Lucid was finally acquired by the Stockton Maritime Museum and in November 2011, she was moved from Bradford Island to her new berth in Stockton, California at a pier of the former Naval Reserve Center on Monte Diablo Avenue.

On 15 March 2012, USS Lucid was dedicated at a ribbon cutting ceremony presented by the Stockton Maritime Museum and the San Joaquin Building Futures Academy where she is now located. Academy students and volunteers are currently restoring the ship. Upon return to her original appearance, Lucid will be moved to the historic shipbuilding area near Weber Point in downtown Stockton where over a thousand boats and ships were built, beginning in the 1850s and ending in the 1980s. She will serve to honor Stockton’s maritime and shipbuilding history, the men and women who labored there, former and active duty Navy and those who served aboard the small vessels that were such a big part of the United States Navy.

As of 2026, property has been obtained on the historic downtown Stockton waterfront. Development permits have been submitted to construct a replica shipyard structure/museum building and facilities. Meanwhile, restoration continues on the ship.

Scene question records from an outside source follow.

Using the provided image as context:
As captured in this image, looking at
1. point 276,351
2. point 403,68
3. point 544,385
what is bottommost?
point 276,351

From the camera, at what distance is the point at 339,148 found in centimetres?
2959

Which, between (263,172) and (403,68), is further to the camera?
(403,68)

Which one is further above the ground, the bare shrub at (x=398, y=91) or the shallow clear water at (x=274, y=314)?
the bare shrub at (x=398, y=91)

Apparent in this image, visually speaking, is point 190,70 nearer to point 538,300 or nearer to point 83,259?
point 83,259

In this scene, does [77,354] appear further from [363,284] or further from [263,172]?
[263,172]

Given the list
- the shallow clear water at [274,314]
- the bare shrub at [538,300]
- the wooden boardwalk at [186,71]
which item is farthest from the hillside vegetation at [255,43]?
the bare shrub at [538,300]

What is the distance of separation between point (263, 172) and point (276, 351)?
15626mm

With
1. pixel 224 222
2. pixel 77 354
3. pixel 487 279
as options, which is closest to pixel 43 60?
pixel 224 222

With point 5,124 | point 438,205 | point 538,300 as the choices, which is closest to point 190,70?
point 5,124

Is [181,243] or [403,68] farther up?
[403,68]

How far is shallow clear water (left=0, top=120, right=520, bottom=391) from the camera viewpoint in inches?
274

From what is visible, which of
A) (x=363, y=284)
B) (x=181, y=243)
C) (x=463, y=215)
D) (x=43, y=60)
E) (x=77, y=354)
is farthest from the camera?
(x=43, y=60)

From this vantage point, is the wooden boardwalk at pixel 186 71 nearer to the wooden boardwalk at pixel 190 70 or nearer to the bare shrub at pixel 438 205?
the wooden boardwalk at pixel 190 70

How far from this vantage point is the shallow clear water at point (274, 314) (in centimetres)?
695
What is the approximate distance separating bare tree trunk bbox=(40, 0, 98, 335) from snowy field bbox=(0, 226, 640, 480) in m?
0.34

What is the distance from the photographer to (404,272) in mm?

== Awards and decorations ==

National Defense Service Medal, Vietnam Service Medal, Republic of Vietnam Meritorious Unit Citation (Gallantry Cross), and the Republic of Vietnam Campaign Medal.

Six Vietnam War Campaigns. Twice winner of the Battle Efficiency Award (1957-1961) presented to the most outstanding ship in each class. In 1963, she was nominated by Commander Mine Force Pacific for the Ney Memorial Award, which is awarded to the ship with the most outstanding food services facilities. In 1968, Lucid earned the White "M" for minesweeping efficiency.